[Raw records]
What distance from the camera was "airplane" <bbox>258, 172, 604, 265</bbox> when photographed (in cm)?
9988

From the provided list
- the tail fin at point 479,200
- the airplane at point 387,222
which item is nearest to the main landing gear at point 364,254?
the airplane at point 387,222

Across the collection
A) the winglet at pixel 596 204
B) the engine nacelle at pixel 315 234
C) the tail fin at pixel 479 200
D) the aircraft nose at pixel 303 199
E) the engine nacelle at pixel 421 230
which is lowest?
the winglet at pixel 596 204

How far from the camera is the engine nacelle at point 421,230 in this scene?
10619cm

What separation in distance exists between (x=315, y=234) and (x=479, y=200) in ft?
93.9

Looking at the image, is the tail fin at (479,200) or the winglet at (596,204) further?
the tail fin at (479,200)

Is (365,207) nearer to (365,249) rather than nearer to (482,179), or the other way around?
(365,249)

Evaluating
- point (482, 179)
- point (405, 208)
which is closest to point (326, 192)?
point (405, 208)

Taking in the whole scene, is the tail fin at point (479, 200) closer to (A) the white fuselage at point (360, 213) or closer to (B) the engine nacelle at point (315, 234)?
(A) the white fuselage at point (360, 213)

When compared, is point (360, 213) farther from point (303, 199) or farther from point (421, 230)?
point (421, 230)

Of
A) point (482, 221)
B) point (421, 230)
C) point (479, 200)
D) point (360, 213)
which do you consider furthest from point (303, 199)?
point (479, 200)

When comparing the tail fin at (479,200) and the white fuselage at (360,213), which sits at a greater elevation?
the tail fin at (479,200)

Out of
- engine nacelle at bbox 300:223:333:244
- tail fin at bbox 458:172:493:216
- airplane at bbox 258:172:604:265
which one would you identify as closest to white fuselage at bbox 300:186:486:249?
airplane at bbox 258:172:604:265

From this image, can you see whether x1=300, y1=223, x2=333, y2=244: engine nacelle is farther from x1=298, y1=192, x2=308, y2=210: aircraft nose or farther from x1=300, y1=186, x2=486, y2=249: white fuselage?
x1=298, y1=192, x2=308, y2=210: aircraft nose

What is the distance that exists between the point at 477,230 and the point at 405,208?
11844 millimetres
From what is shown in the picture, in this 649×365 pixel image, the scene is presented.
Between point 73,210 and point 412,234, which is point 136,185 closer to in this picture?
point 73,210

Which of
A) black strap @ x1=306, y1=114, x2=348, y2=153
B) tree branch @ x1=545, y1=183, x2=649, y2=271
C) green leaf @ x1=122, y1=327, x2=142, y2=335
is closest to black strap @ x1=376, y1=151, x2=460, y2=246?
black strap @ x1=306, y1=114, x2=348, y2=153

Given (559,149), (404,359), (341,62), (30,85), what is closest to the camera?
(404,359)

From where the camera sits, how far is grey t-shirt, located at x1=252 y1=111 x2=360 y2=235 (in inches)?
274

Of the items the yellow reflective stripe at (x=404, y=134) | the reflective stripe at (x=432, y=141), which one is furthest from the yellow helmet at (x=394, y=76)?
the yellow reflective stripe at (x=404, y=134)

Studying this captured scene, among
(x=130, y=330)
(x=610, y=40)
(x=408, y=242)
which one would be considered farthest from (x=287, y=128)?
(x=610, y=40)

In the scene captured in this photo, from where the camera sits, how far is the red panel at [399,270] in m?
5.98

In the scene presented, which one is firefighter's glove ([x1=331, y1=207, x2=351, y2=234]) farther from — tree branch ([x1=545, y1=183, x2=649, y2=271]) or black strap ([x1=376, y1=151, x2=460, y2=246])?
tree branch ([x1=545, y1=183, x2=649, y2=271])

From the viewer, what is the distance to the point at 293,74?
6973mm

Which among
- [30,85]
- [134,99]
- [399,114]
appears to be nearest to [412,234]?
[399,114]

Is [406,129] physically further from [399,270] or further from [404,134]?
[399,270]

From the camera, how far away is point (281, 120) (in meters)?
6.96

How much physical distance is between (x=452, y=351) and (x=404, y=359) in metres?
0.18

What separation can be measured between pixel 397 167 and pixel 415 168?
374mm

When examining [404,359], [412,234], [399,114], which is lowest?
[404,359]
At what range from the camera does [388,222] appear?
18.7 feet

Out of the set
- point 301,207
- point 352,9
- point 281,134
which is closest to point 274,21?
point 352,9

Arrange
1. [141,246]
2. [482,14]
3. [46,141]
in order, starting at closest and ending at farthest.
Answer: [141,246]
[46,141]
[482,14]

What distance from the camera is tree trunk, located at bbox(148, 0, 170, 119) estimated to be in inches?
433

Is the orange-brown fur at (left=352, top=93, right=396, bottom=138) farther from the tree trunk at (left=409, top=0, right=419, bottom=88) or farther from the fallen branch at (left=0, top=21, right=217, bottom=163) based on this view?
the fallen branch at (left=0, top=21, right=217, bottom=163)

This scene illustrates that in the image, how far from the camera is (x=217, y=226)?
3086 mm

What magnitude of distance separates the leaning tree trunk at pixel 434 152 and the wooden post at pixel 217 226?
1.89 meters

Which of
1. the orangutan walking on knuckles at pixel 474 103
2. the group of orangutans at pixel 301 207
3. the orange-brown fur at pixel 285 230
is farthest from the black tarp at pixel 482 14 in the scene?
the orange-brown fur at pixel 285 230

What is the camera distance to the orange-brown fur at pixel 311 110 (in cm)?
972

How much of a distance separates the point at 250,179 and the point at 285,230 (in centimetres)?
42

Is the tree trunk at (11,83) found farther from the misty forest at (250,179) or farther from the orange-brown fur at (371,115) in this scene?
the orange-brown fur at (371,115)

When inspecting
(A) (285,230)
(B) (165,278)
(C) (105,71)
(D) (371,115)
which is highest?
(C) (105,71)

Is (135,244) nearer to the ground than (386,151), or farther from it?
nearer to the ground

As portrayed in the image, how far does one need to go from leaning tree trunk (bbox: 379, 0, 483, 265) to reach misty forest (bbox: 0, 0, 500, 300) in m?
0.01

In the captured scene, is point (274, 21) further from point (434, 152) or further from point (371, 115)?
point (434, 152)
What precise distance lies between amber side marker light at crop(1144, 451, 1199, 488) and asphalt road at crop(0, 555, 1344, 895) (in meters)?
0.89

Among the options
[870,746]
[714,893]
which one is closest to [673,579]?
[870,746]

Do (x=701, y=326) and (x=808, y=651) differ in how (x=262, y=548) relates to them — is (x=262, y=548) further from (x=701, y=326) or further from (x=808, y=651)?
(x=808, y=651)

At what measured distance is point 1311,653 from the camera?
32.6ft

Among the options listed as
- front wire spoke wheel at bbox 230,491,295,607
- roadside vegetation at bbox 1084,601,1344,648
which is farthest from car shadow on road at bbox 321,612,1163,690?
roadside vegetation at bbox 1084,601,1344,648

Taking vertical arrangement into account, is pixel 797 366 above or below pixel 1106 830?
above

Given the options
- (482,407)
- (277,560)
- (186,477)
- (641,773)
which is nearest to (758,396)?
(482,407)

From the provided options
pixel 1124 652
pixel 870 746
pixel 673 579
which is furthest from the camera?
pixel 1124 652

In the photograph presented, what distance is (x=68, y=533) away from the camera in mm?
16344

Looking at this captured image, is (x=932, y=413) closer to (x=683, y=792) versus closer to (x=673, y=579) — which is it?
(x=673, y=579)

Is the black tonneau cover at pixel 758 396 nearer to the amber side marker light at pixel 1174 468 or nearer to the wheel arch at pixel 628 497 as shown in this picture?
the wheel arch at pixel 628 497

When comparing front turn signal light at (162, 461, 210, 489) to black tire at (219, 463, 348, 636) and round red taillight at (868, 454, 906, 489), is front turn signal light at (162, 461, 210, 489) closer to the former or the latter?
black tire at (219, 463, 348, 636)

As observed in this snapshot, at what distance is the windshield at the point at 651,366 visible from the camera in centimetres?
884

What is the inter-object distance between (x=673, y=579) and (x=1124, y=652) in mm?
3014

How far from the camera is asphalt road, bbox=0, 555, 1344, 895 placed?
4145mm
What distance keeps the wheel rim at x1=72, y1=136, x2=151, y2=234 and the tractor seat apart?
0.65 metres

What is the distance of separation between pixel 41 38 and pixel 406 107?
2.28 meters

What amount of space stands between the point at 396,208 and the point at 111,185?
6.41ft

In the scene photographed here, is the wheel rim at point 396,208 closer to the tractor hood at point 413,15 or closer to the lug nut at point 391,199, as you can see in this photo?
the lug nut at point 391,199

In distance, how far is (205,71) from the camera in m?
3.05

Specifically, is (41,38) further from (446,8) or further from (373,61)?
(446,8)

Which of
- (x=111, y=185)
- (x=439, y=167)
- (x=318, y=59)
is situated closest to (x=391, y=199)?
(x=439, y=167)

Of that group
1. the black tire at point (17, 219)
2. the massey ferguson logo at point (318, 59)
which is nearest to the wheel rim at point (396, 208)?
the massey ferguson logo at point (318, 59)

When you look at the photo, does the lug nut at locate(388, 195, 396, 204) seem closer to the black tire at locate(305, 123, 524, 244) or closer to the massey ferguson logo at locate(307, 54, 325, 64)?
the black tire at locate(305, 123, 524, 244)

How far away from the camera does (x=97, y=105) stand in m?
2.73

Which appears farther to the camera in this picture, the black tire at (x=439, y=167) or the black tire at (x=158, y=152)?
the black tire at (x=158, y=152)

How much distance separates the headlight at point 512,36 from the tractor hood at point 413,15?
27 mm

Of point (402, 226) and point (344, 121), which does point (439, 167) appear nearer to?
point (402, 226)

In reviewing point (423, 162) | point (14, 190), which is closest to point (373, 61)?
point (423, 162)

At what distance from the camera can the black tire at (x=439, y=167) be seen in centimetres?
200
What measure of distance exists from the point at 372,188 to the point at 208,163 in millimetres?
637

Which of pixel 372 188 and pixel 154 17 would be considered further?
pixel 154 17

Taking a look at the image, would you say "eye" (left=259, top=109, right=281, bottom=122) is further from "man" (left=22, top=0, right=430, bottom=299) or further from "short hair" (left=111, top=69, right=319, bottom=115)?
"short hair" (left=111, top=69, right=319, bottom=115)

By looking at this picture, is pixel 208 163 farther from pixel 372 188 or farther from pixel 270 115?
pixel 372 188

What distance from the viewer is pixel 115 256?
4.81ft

Task directions:
Repeat exactly the lines starting at the line with "Which of pixel" and ending with the final line of the entries. Include nothing else.

Task output:
Which of pixel 372 188 and pixel 154 17 would be considered further?
pixel 154 17

Taking a look at the image, would you say "eye" (left=259, top=109, right=281, bottom=122) is further from "man" (left=22, top=0, right=430, bottom=299) or further from "short hair" (left=111, top=69, right=319, bottom=115)?
"short hair" (left=111, top=69, right=319, bottom=115)

By looking at this picture, is pixel 208 163 farther from pixel 372 188 or farther from pixel 270 115?
pixel 372 188

What distance from the viewer is pixel 115 256?
4.81ft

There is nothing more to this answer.